#anthologie #36 | l’escalier et le café noir

Les dernières images que l’on a de lui sont celles d’un corps ralenti ai-je écrit.

Jusqu’au bout, il a monté les escaliers. Il est tombé souvent, jamais dans les escaliers. D’abord, il s’agrippait à la rampe à main droite, puis levait le pied droit pour le poser sur la première marche. Ce premier mouvement déjà contenait une lenteur qui m’aurait coûté une concentration extrême pour simplement la singer. Une fois le pied posé sur la première marche, il exerçait un double mouvement, celui de pousser sur sa jambe et de tirer sur la rampe pour s’élever infiniment lentement jusqu’à pouvoir poser le pied gauche sur la seconde marche. Là, il faisait une petite pause, le temps de se rééquilibrer, de remonter la main le long de la rampe avant de recommencer.

il regarde où poser la main. Il se concentre, déplace son bras vers le haut et sur le côté, saisit non pas la rampe mais le barreau en bois, là où il est légèrement cintré, plus facile à prendre, la paume bien calée et les doigts qui se referment, il assure sa prise, serre une première fois, ressent la tension dans le bras jusqu’à l’épaule et le haut de la poitrine. Il exerce une première traction sans tirer le corps, simplement pour s’assurer de sa poigne. Là, il déclenche le mouvement. Lever la jambe est plus compliqué. Il est concentré, se remémore les conseils du kiné, s’applique, pince les lèvres, pose le pied bien à plat, bascule légèrement vers l’avant, tire sur son bras et monte maintenant l’autre pied en soufflant entre les lèvres. 

La lenteur la plus puissante de ce corps, c’était au moment du petit déjeuner.
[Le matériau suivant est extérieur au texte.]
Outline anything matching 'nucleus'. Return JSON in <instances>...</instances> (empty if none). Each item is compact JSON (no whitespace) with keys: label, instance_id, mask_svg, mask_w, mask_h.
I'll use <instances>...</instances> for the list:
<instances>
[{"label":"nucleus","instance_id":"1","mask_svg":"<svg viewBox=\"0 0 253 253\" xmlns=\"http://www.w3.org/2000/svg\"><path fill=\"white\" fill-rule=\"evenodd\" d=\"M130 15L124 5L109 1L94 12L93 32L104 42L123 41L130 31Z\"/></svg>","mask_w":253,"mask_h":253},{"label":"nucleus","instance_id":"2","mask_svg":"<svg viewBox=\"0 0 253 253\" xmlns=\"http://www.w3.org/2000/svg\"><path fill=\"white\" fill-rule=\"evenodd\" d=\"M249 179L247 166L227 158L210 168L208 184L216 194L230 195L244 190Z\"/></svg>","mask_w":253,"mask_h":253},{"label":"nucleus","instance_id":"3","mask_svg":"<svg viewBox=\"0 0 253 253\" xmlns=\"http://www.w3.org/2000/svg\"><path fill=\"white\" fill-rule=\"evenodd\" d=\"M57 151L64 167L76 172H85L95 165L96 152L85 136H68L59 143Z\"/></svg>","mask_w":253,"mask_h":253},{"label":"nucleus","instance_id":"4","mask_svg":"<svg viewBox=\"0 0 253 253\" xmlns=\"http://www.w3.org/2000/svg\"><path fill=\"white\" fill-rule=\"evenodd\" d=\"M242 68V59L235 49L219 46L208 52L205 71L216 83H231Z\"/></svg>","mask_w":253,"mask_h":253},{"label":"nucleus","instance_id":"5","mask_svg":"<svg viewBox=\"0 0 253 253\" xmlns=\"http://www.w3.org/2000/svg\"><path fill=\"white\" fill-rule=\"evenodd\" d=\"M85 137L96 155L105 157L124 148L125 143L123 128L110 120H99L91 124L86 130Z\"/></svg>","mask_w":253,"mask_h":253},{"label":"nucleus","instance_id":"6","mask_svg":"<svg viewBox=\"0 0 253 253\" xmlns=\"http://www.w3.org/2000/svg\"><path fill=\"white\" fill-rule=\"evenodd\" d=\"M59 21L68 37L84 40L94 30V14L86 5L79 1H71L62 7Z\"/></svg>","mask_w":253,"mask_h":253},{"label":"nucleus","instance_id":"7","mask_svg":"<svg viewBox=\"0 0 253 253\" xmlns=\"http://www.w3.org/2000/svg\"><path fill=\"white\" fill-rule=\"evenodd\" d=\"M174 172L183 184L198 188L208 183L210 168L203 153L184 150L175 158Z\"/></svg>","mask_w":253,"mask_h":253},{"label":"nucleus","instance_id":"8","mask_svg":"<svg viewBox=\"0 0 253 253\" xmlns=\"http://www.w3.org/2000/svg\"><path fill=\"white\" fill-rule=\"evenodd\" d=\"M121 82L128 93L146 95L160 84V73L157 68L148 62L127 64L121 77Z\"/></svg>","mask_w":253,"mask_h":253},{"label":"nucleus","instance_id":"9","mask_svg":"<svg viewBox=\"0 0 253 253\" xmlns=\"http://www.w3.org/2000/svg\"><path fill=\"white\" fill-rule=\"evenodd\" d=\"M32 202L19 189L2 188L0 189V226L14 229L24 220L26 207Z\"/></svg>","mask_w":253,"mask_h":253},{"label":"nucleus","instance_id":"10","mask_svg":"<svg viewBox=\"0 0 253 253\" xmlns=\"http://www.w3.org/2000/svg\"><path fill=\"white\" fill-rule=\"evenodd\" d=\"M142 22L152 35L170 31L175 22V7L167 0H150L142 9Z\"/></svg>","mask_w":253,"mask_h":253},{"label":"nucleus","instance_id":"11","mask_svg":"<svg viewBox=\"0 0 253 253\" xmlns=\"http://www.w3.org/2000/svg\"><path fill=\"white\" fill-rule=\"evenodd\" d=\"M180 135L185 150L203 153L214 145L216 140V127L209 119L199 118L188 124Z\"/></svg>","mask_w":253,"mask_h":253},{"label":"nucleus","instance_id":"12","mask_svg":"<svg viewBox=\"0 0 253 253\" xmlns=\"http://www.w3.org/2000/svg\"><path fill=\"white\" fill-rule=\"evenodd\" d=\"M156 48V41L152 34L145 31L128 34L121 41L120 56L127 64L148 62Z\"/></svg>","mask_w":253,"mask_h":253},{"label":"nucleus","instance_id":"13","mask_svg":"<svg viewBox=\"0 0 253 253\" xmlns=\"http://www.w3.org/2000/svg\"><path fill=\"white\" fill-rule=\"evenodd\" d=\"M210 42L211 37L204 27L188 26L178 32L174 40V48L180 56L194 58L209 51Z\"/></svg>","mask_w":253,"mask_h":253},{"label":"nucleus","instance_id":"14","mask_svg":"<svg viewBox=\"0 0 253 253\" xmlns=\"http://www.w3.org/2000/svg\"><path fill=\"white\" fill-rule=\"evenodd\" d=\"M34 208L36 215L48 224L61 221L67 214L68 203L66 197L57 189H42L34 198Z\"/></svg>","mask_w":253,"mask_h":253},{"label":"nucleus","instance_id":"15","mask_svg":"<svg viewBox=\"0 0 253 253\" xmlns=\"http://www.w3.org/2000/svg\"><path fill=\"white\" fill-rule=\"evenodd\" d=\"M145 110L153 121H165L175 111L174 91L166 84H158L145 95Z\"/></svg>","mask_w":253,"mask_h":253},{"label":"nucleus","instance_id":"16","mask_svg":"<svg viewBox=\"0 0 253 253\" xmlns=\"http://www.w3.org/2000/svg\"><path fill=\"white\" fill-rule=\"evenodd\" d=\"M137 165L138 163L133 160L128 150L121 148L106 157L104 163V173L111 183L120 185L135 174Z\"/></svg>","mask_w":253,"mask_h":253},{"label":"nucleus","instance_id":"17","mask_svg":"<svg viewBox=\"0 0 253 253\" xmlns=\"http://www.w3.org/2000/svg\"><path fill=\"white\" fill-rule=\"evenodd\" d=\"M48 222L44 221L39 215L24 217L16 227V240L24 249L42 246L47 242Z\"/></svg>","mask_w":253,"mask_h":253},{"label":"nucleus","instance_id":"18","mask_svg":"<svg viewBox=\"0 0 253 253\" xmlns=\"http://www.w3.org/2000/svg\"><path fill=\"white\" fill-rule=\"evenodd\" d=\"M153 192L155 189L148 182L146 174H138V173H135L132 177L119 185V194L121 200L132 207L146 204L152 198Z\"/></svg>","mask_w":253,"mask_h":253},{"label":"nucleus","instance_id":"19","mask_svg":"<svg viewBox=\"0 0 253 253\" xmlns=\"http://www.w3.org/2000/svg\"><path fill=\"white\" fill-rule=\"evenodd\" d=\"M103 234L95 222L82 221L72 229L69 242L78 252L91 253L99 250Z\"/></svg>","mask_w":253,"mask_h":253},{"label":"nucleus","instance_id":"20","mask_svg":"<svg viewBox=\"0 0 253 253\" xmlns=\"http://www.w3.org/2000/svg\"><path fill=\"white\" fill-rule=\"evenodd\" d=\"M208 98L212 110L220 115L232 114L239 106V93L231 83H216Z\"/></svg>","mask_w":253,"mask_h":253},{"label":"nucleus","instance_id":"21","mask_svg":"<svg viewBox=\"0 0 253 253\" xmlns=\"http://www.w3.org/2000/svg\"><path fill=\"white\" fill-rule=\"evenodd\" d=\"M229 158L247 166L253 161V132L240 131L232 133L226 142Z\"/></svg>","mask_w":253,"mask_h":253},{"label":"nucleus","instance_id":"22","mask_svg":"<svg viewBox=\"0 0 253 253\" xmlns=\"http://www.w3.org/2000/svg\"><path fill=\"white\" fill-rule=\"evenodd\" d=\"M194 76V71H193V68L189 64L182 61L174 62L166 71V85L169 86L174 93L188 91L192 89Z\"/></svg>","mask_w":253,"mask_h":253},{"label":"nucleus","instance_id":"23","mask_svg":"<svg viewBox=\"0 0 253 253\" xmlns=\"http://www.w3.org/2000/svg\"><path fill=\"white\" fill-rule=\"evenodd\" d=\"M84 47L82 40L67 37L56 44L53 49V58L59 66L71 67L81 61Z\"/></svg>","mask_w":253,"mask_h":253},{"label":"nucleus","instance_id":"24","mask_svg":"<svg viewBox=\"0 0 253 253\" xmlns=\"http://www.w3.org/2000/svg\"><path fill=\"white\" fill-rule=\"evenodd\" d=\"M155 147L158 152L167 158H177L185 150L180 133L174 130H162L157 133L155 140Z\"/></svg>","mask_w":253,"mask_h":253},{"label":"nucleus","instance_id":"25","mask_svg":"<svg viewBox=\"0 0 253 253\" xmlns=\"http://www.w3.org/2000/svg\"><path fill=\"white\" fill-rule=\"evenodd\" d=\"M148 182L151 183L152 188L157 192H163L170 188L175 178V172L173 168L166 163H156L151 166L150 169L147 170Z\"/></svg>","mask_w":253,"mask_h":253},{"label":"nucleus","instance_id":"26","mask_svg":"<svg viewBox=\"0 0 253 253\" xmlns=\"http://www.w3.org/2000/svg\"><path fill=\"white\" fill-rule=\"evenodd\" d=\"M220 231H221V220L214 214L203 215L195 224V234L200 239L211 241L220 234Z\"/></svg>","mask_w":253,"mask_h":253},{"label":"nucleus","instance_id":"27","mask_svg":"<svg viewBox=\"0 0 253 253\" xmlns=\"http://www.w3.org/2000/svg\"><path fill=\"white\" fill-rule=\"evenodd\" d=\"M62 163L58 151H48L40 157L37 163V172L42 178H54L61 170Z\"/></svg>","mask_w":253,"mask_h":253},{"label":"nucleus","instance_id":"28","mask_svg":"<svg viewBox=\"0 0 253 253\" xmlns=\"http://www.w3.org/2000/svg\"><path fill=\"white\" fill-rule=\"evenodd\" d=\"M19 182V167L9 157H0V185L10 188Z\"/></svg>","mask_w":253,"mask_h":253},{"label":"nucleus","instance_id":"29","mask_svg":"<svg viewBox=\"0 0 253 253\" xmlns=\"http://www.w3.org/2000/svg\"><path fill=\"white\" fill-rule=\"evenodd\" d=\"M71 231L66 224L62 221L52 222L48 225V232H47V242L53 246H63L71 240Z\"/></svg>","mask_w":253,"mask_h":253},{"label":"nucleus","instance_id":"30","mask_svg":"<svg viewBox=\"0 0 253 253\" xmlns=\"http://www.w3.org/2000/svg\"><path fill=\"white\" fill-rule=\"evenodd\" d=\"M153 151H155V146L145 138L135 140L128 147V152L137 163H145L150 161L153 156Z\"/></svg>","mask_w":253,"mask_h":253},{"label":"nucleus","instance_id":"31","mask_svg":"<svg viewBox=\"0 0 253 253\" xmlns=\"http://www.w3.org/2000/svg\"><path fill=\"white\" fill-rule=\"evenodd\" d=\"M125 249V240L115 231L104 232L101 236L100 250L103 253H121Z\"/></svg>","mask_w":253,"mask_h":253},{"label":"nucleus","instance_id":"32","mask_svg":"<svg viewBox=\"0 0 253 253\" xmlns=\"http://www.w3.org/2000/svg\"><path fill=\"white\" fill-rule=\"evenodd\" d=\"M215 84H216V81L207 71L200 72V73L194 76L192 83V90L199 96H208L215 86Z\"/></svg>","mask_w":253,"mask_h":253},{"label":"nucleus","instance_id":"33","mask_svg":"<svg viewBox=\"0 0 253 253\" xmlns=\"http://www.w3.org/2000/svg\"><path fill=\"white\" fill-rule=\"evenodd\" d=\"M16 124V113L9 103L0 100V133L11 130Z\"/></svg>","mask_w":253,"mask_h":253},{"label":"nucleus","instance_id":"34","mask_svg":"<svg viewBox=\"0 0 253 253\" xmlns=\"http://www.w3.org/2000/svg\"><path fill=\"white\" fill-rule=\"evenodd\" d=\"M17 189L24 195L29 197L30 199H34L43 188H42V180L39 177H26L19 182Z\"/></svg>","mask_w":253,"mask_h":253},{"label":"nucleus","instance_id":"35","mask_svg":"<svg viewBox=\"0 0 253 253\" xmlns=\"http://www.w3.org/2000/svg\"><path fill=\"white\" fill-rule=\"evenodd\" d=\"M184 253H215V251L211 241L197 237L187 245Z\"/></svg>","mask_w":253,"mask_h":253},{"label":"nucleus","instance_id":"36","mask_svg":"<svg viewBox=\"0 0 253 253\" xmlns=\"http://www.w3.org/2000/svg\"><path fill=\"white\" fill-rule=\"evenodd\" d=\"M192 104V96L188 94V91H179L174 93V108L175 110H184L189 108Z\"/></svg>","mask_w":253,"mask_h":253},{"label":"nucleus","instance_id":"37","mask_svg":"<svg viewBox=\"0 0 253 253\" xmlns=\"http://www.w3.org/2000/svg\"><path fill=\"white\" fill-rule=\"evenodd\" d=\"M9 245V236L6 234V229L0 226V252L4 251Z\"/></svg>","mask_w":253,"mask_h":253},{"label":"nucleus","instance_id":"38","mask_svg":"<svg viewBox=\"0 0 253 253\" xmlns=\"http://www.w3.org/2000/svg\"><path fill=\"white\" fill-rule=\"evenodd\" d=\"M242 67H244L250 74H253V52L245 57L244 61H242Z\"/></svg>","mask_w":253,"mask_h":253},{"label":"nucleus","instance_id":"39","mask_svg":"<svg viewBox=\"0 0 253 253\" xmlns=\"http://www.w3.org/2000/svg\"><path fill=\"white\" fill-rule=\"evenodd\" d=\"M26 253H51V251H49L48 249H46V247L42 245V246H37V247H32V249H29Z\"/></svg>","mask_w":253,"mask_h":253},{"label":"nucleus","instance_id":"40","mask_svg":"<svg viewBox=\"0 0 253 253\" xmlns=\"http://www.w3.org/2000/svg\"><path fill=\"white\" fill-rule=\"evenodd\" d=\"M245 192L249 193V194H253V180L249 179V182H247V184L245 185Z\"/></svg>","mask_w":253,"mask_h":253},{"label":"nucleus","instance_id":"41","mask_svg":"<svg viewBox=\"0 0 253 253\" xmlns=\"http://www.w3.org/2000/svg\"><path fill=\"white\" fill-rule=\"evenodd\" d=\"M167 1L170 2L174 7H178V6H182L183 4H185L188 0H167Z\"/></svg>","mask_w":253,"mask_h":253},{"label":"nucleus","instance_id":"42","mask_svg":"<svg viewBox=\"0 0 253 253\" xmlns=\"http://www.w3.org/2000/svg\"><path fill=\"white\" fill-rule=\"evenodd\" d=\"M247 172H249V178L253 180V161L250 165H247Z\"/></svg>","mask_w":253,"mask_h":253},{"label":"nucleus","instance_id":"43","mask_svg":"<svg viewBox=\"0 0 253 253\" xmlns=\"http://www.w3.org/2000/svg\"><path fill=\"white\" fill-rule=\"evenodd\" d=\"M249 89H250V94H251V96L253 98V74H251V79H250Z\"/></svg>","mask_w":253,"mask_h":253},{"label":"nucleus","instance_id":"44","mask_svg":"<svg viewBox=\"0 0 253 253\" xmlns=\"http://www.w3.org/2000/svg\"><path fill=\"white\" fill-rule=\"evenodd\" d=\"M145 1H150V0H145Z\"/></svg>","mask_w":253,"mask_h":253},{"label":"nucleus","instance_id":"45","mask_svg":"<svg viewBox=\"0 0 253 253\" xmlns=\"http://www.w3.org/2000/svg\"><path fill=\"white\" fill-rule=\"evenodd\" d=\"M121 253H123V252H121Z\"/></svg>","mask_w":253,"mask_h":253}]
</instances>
Il reproduisait toujours les mêmes gestes depuis des années désormais dans un ralenti qui semblait en deçà du mouvement. Lorsqu’il portait son bol de café aux lèvres, j’avais l’impression qu’il n’était plus dans notre monde. Le mouvement continue se déroulait selon une vitesse constante mais qui ne permettait pas de percevoir le déplacement du bol depuis la table jusqu’aux lèvres, comme l’aiguille des minutes sur une horloge dont on perçoit qu’elle a bougé sans l’avoir vu se mouvoir. Il était à son rythme, à la vitesse de l’image par image. A l’intérieur tout le corps était tendu vers la jonction entre le rebord du bol et les lèvres qu’il étirait pour gagner quelques millimètres comme il avançait le cou pour pousser un peu plus la tête en avant et réduire, sans qu’on puisse le voir (d’ailleurs on n’aurait pas pu percevoir la réduction des distances tant elle se faisait lentement), l’espace entre le café et la bouche.

il tient le bol plein à deux mains, les coudes sur la table, se courbe vers l’avant, il éprouve le poids du bol dans les épaules (ça pèse un bol plein) tire sur les deltoïdes, en ressent le poids jusque dans les trapèzes, il a les pieds posés au sol, il pousse dans le sol, ça ne se voit pas, intérieurement tout le corps participe au geste, les muscles des épaules et du cou sont bandés comme pour un combat, et quand enfin s’opère la jonction entre les lèvres et le rebord du bol, d’abord, il souffle, puis il aspire, il fait glisser lentement (est-ce utile de le dire?), précautionneusement, la main droite sous le bol et s’en sert désormais comme une plate-forme grâce à laquelle il peu opérer un mouvement de bascule pour boire, comme chaque matin, son café noir.